Ärzte sind überzeugt, dass Lea Sofie mit einer rechtzeitigen notärztlichen Behandlung eine Überlebenschance gehabt hätte. Angeblich aus Angst vor weiteren Gewaltattacken habe Franziska M. dies unterlassen, heißt es in den Akten. Stattdessen ging sie mehrmals einkaufen und ließ den Lebensgefährten mit der sterbenden Tochter allein zurück.

Beim Prozessauftakt wurde die Öffentlichkeit erwartungsgemäß nach einer knappen halben Stunde auf Antrag der Verteidigung ausgeschlossen. Zur Begründung verwies Verteidiger Sebastian Schölzel auf knapp 400 Facebook-Eintragungen mit „unerträglichen Kommentaren, die für meinen Mandanten eine Gefahr der unzumutbaren öffentlichen Anprangerung bedeuten“. Darin sei von der Androhung von Höllenqualen bis zur Todesstrafe die Rede.

Während Patrick L. in gebeugter Haltung äußerst zögerlich den Gerichtssaal betritt, eilt Franziska M. in aufrechter Haltung zügig an die Seite ihres Verteidigers. Beide Angeklagten haben undurchdringliche Mienen aufgesetzt. Der Mann mit dem kindlichen Gesicht hat die Kapuze tief in die Stirn gezogen und vermeidet jeglichen Blickkontakt zu seiner Ex-Freundin. Deren Verteidiger hat seine Mandantin gezielt so positioniert, dass niemand aus dem Zuschauerraum sehen kann, was sich in ihrem Gesicht abspielt. 

Lea Sofie störte

Die letzten Wochen im Leben von Lea Sofie müssen unerträglich gewesen sein. Das quirlige, einst so fröhliche Kind störte den neuen Mann an der Seite der Mutter und wurde von ihm aus nichtigem Anlass immer wieder heftig geschlagen und ins Kinderzimmer gesperrt. Lea Sofie wurde zum Essen gezwungen, auch wenn sie die zwangsweise eingeführten Lebensmittel erbrach. Bei der letzten, rohen Attacke schlug Patrick L. sie zu Boden und zog dann so heftig an ihren Haaren, dass die Kopfhaut mit abriss.
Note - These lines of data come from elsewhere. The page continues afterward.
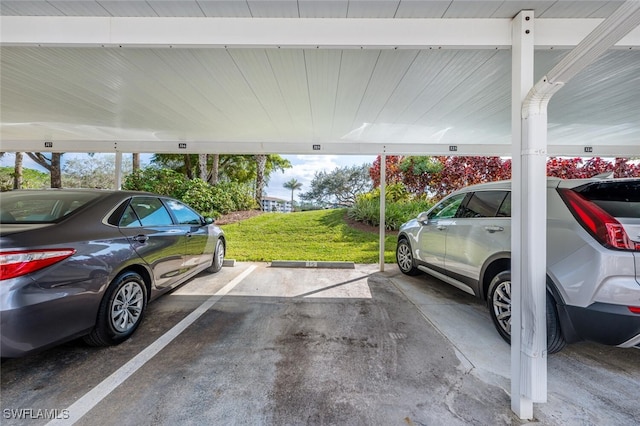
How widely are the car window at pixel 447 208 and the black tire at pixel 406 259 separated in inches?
35.4

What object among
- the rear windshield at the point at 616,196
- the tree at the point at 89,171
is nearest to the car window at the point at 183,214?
the rear windshield at the point at 616,196

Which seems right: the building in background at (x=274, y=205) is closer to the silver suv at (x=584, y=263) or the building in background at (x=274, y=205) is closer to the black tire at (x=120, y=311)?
the black tire at (x=120, y=311)

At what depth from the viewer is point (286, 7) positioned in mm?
1809

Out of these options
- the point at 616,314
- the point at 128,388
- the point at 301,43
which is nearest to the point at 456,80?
the point at 301,43

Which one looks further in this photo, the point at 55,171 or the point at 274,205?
the point at 274,205

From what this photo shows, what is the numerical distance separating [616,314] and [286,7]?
10.4 ft

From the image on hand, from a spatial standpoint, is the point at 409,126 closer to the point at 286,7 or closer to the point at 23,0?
the point at 286,7

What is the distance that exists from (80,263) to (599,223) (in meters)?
4.01

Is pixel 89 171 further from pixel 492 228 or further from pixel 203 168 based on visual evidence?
pixel 492 228

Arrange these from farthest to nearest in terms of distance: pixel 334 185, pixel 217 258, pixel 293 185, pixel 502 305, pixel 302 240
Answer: pixel 293 185
pixel 334 185
pixel 302 240
pixel 217 258
pixel 502 305

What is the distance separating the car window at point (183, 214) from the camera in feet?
11.9

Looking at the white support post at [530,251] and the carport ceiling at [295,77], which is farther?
the carport ceiling at [295,77]

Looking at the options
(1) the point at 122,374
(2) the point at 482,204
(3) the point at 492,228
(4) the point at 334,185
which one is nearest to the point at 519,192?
(3) the point at 492,228

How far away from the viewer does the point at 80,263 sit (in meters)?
2.03
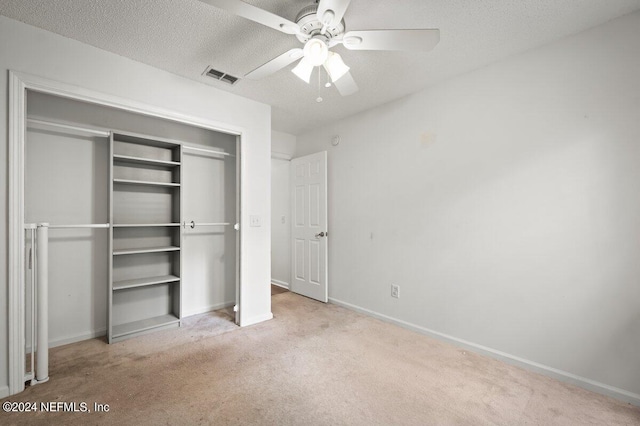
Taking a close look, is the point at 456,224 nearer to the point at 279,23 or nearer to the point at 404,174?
the point at 404,174

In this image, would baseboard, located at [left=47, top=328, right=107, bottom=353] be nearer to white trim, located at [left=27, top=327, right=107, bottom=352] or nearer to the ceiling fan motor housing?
white trim, located at [left=27, top=327, right=107, bottom=352]

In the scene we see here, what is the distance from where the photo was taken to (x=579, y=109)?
2004mm

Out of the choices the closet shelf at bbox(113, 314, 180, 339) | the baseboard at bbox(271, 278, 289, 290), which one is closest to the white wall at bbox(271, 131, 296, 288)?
the baseboard at bbox(271, 278, 289, 290)

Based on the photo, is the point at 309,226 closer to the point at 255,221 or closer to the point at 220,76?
the point at 255,221

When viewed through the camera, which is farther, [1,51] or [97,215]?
[97,215]

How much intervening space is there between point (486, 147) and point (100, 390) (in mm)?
3440

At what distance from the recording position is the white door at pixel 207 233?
3322mm

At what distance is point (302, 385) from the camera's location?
1.97 m

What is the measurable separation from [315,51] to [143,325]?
2913mm

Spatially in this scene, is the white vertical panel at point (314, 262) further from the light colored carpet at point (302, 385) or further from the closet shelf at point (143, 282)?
the closet shelf at point (143, 282)

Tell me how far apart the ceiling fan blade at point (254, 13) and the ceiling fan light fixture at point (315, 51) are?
0.11 metres

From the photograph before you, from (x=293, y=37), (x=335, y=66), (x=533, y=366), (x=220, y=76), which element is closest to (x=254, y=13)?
(x=335, y=66)

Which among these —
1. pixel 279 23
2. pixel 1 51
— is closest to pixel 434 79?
pixel 279 23

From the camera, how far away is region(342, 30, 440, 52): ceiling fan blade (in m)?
1.47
Die Zweijährige starb langsam und unter Qualen. Sie war zwei, wenn nicht sogar drei Tage nach dem massiven Angriff ohne Bewusstsein, drei Tage vor Heiligabend trat der Tod ein.

Das Paar legte die Leiche in einen Müllsack, den es in einen Einkaufstrolley packte. Eine Stunde nach Mitternacht zogen die beiden damit zum Fühlinger See, wo sie den leblosen Körper wegwarfen. Um die Spur auf einen unbekannten Gewalttäter zu lenken, entkleideten Mutter und Stiefvater die Leiche, zerrissen die Kleider und verteilten sie im Gebüsch. Dann packten beide den Leichnam „an Kopf und Beinen und warfen ihn mit Schwung auf einen Ast in die Tannen, wo er hängen blieb“, heißt es in den Ermittlungsakten.

Anschließend ging das Paar zur Aral-Tankstelle am Athener Ring, um sich ein paar Flaschen Bier zu genehmigen. Dies dokumentiert eine Videoaufzeichnung, auf dem die beiden um 4.34 Uhr an der Kasse zu sehen sind. Am nächsten Tag meldeten sie Lea Sofie als vermisst, die Polizei organisierte eine große Suchaktion. Noch am selben Abend verwickelte das Paar sich in Widersprüche und zeigte den Beamten den Ort, an dem die Leiche lag.

Das Gericht hat für den Prozess mit mehr als 80 Zeugen bis Mitte Juni 14 Verhandlungstage vorgesehen. Es ist davon auszugehen, dass wegen „schutzwürdiger Interessen der Angeklagten“ nur ein Teil der Beweisaufnahme öffentlich gemacht wird.